See China’s Falling Space Station in These Radar Images

The shape of China’s falling space station Tiangong-1 can be seen in this radar image from the Fraunhofer Institute for High Frequency Physics and Radar Techniques near Bonn, Germany. Launched in 2011, Tiangong-1 is about the size of a school bus. Its solar arrays are clearly visible.

As the Chinese falling space station Tiangong-1 tumbles toward an inevitable breakup in Earth’s atmosphere around Easter weekend (March 30 to April 2), researchers in Germany are keeping a close eye on the station to better predict where and when it will hit.

Scientists at the Fraunhofer Institute for High Frequency Physics and Radar Techniques(Fraunhofer FHR) are monitoring the 8.5-ton (7.7 metric tons) space station module using a tracking and imaging radar system, which they say is one of the most powerful such radars worldwide. Their observations help inform forecasts from the European Space Agency (ESA) and the German Space Situational Awareness Center.

Tiangong-1 was traveling at about 18,000 mph (29,000 km/h) in an orbit nearly 168 miles (270 kilometers) above Earth when the radar images were acquired, according to Fraunhofer FHR. Researchers are also watching the rotation of the station, under a commission from ESA. The rotation is one of the factors in determining when the space station will hit Earth. Tiangong-1 is expected to fall somewhere under its orbital inclination (between 43 degrees north and 43 degrees south latitudes), and some pieces of the space station will make it to the surface.

“A more accurate point of impact can only be estimated a few days previous to the actual event, as the braking effect of the atmosphere is influenced by a number of factors,” Fraunhofer FHR representatives said in a statement. “These include the natural rotation speed, the manner in which Tiangong-1 breaks up into several parts, the time of the break-up and the actual weather conditions in space.”

The institute’s tracking and imaging radar system uses signals in the Ku-band and I-band radio frequencies to track Tiangong-1. Radar allows the institute to watch the station regardless of the weather, or if it is day or night.

“By precisely determining the orbital data of Tiangong-1 until it re-enters at the end of March/beginning of April 2018, FHR offers the German Space Situational Awareness Center valuable support in forecasting the time and place of re-entry,” Fraunhofer FHR representatives said in the statement. “Regular checks are also carried out to establish whether or not Tiangong-1 is still fully intact.”

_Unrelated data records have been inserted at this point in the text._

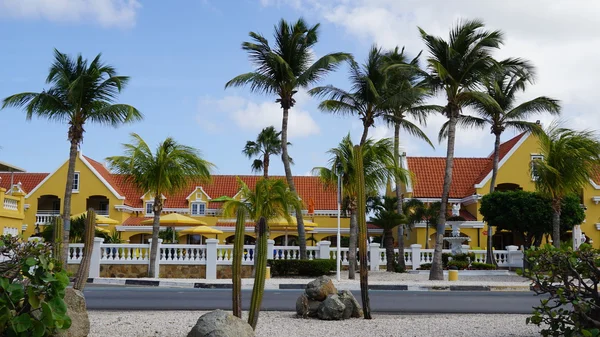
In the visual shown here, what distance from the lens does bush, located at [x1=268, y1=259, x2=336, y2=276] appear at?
26047 mm

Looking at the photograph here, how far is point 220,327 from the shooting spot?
25.3ft

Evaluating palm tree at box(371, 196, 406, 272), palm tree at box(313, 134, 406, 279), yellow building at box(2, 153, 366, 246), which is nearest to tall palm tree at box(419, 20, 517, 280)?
palm tree at box(313, 134, 406, 279)

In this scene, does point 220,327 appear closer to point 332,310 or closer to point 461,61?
point 332,310

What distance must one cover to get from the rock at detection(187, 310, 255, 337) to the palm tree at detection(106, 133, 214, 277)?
1828 cm

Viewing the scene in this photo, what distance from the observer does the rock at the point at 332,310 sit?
11422mm

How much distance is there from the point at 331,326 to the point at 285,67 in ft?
59.4

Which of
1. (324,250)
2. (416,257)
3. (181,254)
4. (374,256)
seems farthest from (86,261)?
(416,257)

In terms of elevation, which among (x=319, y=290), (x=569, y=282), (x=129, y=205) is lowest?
(x=319, y=290)

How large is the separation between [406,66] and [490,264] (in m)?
11.2

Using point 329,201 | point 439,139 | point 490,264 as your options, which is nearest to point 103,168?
point 329,201

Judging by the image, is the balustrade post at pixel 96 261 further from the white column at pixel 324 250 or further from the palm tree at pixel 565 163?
the palm tree at pixel 565 163

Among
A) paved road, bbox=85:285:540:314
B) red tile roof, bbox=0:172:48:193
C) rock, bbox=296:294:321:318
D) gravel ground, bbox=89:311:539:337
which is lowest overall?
paved road, bbox=85:285:540:314

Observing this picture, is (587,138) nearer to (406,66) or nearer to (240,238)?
(406,66)

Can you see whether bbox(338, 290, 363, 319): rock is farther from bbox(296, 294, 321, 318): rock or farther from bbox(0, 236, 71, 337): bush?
bbox(0, 236, 71, 337): bush
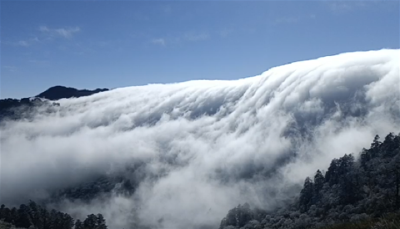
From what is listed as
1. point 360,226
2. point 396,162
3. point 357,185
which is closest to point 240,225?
point 357,185

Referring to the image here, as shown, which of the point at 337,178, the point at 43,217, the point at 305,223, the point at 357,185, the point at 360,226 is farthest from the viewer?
the point at 337,178

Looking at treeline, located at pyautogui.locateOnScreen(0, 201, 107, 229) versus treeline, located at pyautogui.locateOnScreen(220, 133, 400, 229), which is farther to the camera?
treeline, located at pyautogui.locateOnScreen(220, 133, 400, 229)

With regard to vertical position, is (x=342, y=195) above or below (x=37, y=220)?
below

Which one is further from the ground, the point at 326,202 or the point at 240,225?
the point at 326,202

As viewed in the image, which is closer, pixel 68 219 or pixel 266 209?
pixel 68 219

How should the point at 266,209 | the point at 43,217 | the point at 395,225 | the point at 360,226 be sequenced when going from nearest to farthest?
1. the point at 395,225
2. the point at 360,226
3. the point at 43,217
4. the point at 266,209

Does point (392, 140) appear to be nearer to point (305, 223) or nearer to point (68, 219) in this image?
point (305, 223)

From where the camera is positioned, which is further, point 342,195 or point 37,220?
point 342,195

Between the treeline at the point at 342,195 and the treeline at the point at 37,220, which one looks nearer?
the treeline at the point at 37,220
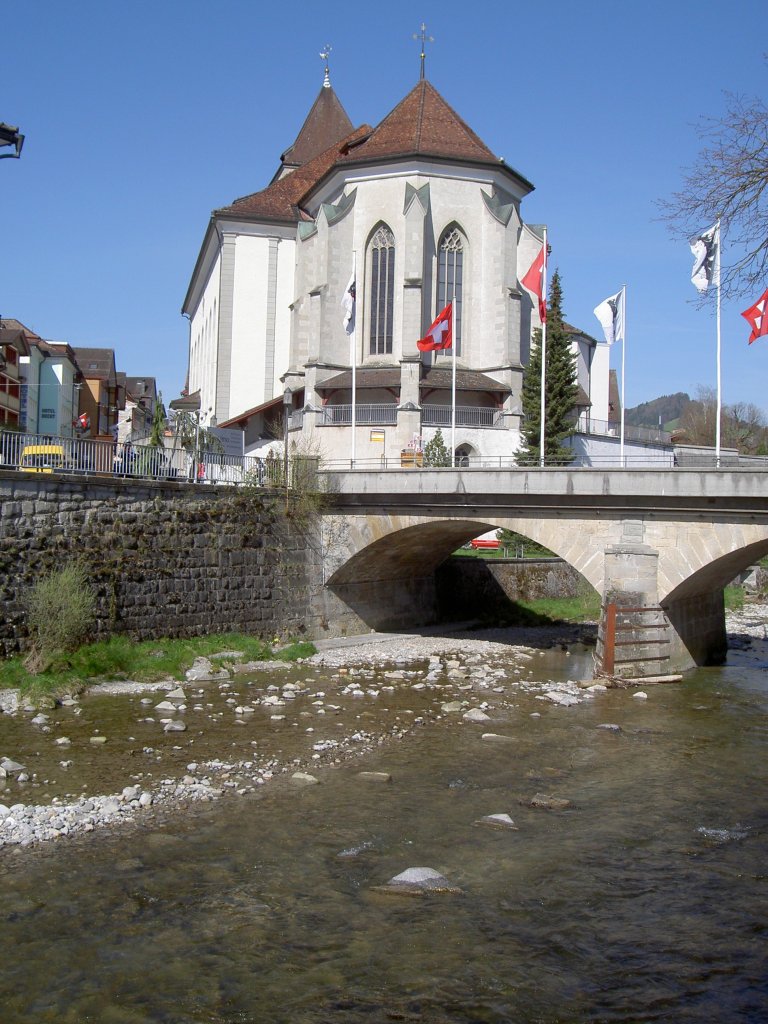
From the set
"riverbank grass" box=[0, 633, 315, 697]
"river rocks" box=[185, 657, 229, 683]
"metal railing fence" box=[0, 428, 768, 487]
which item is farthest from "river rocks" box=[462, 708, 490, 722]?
"riverbank grass" box=[0, 633, 315, 697]

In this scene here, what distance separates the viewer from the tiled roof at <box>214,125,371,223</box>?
54531 mm

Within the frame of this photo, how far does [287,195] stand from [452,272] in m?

Large satellites and space stations do occasionally fall back to Earth after operating in space, posing a space debris threat. However, the odds of somebody on the ground getting hit are extremely small.

The most famous example is probably Skylab, a 100-ton (90 metric tons) 1970s-era NASA space station that threw some of its pieces into a remote area east of Perth, Australia, while breaking up in 1979. The Columbia space shuttle broke up in Earth’s atmosphere in February 2003, killing its crew and strewing debris along its re-entry path in the southern United States. More recent examples include ESA’s Gravity Field and Steady-State Ocean Circulation Explorer(GOCE) satellite, which re-entered in November 2013, and NASA’s Upper Atmosphere Research Satellite (UARS), which re-entered in September 2011.

Tiangong-1 was the first Chinese space station. It launched in 2011 and subsequently hosted one robotic spacecraft (Shenzhou 8) and two crews of Chinese astronauts on the Shenzhou 9 and Shenzhou 10 missions that followed.

A successor space station, Tiangong-2, is higher in orbit.It launched in September 2016 and was visited by the crew of Shenzhou 11 later that year.